=== EXERCISE GOAL ===
Extend the commentary below on GP copayments and "six minute medicine," continuing from its final words.

(Beginning of PROVIDED PASSAGE)

The assumption that distorted the
government's frankly stupid and now abandoned position on copayment
is that GP visits are (a) discretionary and (b) about poor people.
So I'll present a standing, constant
and continuing inefficiency in the health system that demands “six
minute medicine” and could be solved quite easily.
I won't reiterate Ms T's entire
medical history: it's a chronic immune-system disorder that demands
lots of specialists, lots of drugs (some nasty), and – pertinent to
the GP copayment debate – lots of repetitive prescriptions.
It's the prescriptions that are
relevant, because if your only reason to visit the GP is to knock off
this week's list of new prescriptions, the visit will fall under the
“six minute medicine” heading.
A typical exchange might be:
GP: “Hi, what do you need?”
Ms T: “Prednisone 5 mg and 1 mg.
Ursofalc. Atenolol.”
GP: “I've read the letters from
the specialists. Everything seems to be going well.” (While he's
typing the prescription details and, if necessary, calling the PBS
people for authority prescriptions like Ursofalc.)
And she's out the door.
Some of her medications can't
be prescribed for more than a month, which means a minimum of 12 “six
minute” appointments each year.
There's no point
in him turning it into a long appointment to do “preventative
medicine” things. She has seven specialists looking after her,
three of them professors, and the GP is just a prescription-machine.
Oh,
yes. With seven specialists, there's the other six-minute medicine
thing that happens.
GP:
“Hi, what do you need?”
Ms
T: “My referral to X expired.”
GP:
(writes new referral)
None
of this actually needs the GP: all of these “six minute medicine”

(End of PROVIDED PASSAGE)
(Beginning of RECORDS PROVIDED)

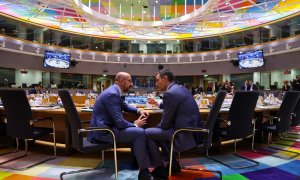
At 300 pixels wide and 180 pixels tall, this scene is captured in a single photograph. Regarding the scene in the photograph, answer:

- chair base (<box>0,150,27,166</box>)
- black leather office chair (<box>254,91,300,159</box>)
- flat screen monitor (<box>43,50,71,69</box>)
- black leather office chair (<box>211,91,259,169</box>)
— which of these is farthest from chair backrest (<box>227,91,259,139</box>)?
flat screen monitor (<box>43,50,71,69</box>)

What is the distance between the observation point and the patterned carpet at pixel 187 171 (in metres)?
2.95

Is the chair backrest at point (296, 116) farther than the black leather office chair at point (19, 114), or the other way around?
the chair backrest at point (296, 116)

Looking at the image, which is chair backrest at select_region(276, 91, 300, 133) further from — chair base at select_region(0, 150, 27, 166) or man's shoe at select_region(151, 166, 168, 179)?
chair base at select_region(0, 150, 27, 166)

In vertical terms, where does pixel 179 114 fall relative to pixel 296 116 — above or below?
above

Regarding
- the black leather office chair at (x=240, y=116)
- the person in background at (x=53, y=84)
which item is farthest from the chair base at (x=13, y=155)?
the person in background at (x=53, y=84)

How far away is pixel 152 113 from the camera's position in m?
3.40

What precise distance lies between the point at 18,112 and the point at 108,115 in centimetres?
132

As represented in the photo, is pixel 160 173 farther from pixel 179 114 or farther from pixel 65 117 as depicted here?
pixel 65 117

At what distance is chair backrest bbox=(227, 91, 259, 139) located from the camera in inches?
126

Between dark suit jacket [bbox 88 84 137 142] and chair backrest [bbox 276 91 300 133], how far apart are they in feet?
7.79

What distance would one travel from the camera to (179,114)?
2.65 m

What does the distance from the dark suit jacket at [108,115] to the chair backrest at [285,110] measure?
7.79 ft

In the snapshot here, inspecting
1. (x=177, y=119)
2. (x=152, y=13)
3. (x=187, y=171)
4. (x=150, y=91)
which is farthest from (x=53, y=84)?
(x=177, y=119)

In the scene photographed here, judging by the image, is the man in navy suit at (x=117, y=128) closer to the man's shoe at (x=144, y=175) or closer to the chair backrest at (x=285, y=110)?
the man's shoe at (x=144, y=175)
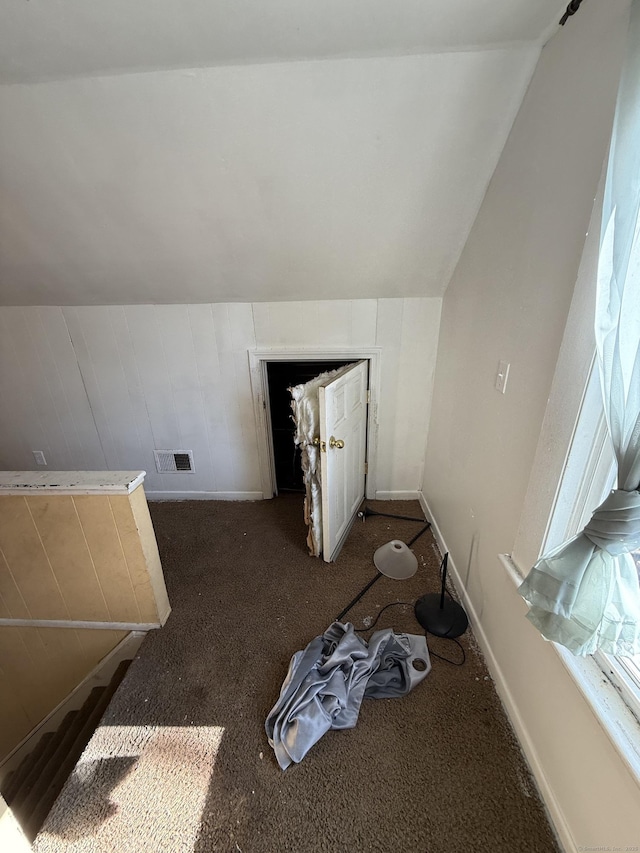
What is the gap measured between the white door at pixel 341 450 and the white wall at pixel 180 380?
23 centimetres

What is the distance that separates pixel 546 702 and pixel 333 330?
Result: 209 centimetres

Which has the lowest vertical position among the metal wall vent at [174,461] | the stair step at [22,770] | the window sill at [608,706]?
the stair step at [22,770]

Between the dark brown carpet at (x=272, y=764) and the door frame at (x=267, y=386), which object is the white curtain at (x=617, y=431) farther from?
the door frame at (x=267, y=386)

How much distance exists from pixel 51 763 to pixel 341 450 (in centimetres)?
210

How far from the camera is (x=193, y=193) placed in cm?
158

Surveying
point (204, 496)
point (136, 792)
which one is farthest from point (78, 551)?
point (204, 496)

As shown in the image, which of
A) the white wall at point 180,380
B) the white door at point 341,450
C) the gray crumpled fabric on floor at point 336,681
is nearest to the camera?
the gray crumpled fabric on floor at point 336,681

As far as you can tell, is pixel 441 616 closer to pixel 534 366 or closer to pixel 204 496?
pixel 534 366

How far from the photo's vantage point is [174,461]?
275cm

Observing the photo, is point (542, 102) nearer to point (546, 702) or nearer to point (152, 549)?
point (546, 702)

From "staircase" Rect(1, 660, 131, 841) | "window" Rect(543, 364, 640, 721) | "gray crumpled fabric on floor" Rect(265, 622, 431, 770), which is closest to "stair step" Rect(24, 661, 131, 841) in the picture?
"staircase" Rect(1, 660, 131, 841)

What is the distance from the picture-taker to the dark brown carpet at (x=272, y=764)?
1.05 m

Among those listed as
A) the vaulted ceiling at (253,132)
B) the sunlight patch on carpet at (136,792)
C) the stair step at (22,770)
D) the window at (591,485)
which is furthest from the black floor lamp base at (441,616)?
the stair step at (22,770)

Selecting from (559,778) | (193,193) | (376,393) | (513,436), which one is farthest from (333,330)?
(559,778)
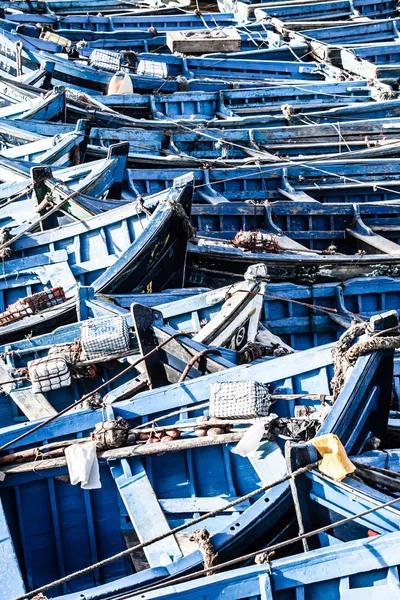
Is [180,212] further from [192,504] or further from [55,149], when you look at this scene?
[192,504]

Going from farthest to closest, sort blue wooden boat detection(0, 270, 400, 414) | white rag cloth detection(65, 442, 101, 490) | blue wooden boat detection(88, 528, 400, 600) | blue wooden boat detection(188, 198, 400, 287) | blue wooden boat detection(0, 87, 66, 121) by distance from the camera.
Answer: blue wooden boat detection(0, 87, 66, 121) < blue wooden boat detection(188, 198, 400, 287) < blue wooden boat detection(0, 270, 400, 414) < white rag cloth detection(65, 442, 101, 490) < blue wooden boat detection(88, 528, 400, 600)

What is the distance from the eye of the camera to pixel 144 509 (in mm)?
8234

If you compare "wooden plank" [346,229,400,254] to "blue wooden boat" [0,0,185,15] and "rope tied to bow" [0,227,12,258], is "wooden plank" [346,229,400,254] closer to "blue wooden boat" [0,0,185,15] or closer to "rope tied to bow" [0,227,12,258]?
"rope tied to bow" [0,227,12,258]

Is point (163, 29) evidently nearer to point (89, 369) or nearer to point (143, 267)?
point (143, 267)

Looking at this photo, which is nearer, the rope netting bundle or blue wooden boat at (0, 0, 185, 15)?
the rope netting bundle

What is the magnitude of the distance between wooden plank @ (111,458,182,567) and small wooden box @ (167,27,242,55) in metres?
18.3

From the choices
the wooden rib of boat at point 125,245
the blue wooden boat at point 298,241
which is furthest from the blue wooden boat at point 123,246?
the blue wooden boat at point 298,241

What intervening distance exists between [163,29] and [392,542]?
23390 mm

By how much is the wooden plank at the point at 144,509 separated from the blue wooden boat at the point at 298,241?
17.2 feet

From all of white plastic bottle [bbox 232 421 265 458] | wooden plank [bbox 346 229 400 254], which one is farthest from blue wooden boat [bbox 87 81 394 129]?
white plastic bottle [bbox 232 421 265 458]

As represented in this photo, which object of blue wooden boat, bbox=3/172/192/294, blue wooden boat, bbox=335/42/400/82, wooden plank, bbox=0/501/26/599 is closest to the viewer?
wooden plank, bbox=0/501/26/599

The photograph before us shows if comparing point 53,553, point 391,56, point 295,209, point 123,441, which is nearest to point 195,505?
point 123,441

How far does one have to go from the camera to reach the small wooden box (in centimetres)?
2502

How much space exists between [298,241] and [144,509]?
8072 mm
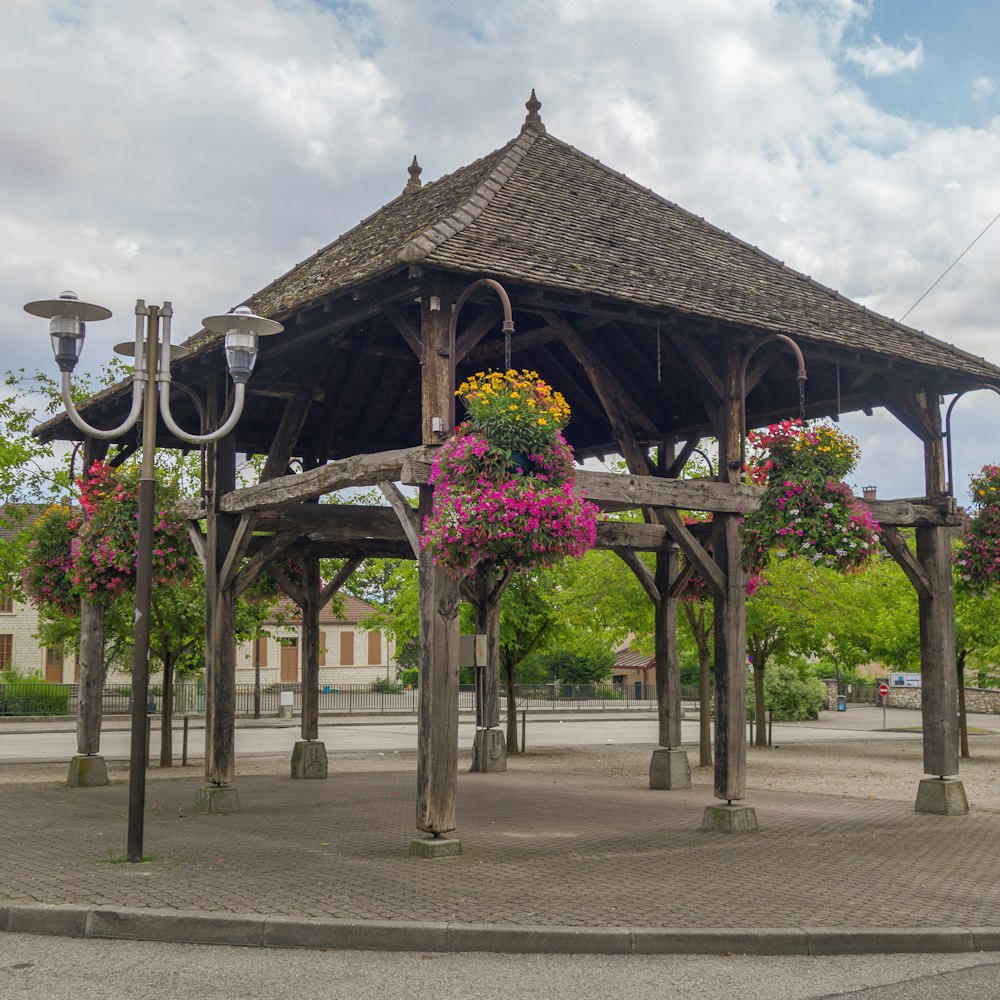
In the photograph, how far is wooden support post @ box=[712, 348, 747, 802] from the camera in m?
11.8

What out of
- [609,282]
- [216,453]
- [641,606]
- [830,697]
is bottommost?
[830,697]

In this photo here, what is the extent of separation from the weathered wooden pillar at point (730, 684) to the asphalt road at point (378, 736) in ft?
50.4

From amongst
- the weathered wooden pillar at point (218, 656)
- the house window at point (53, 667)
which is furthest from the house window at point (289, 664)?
the weathered wooden pillar at point (218, 656)

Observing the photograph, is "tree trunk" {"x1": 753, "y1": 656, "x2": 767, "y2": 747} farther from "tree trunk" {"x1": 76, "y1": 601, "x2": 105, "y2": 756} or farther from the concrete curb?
the concrete curb

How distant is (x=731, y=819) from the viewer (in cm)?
1174

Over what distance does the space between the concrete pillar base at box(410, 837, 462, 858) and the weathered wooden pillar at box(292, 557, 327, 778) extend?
8.48m

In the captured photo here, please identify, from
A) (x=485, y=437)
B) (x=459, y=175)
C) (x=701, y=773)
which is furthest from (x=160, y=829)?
(x=701, y=773)

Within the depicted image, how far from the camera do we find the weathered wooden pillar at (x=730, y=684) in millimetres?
11781

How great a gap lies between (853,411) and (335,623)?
51012 millimetres

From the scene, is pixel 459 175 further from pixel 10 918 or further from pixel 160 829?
pixel 10 918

(End of RECORDS PROVIDED)

=== ANSWER FOR THIS EXERCISE ===
appointments are systematic. The rules demand a GP appointment,
regardless of whether the GP has any agency in the outcome of the
appointment.
Also:
there are certain drugs whose rules limit their prescription duration
to one month. For example, the pain patches that are replacing Ms T's
former addiction to Endone.
There's
a necessary 12 appointments per month. I don't disagree with the
rules, but those 12 appointments aren't created by the patient,
they're created by regulation.
If
the regulations don't change, chronic patients and GPs live in a Venn
diagram of routine drug prescription, controlled drug prescription,
and specialist referrals.
Over
to the government proposal: the idea of reducing GPs' rebate for all
of these routine visits was plainly stupid or worse, deliberately
malicious.
In
either case it was inefficient, because it would encourage turning a
routine brief “sign this” visit into something longer that would
get a better rebate.
PS.
A grand a year on GP copayments would pinch us, but not cripple us.
But an awful lot of chronic patients are seriously poor, and I don't
see why they should be punished for needing a new prescription.